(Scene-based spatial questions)
##############################

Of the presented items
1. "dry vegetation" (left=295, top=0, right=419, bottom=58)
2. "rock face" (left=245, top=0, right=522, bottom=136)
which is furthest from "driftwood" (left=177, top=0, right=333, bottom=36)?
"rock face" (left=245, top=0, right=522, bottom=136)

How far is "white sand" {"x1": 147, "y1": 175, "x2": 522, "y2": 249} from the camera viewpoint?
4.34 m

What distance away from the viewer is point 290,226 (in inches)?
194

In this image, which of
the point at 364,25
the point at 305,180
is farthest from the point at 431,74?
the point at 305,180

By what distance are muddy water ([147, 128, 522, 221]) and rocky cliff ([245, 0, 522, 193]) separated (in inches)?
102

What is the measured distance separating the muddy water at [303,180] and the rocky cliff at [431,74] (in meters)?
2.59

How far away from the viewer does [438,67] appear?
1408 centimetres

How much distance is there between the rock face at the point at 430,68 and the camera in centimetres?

##############################

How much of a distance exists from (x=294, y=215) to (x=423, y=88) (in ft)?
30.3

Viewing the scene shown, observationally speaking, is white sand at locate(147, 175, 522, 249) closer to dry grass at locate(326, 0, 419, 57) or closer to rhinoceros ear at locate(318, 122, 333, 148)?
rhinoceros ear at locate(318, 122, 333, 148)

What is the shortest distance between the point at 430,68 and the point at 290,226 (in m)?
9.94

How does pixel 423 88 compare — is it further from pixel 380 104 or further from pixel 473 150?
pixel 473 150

##############################

*THE EXERCISE*. Repeat the entries above, word for word, from the line with "By what distance" to the line with "How much distance".

*RESULT OF THE EXERCISE*.
By what distance are muddy water ([147, 128, 522, 221]) and rocky cliff ([245, 0, 522, 193]) separated (in inches)?
102

What is the measured distance separating the muddy water at [303,180] and the rocky cliff at [431,74] (in meters)?
2.59

How far away from the viewer does [438,67] appear?
1408 centimetres

How much distance is there between the rock face at the point at 430,68 and the camera in centimetres?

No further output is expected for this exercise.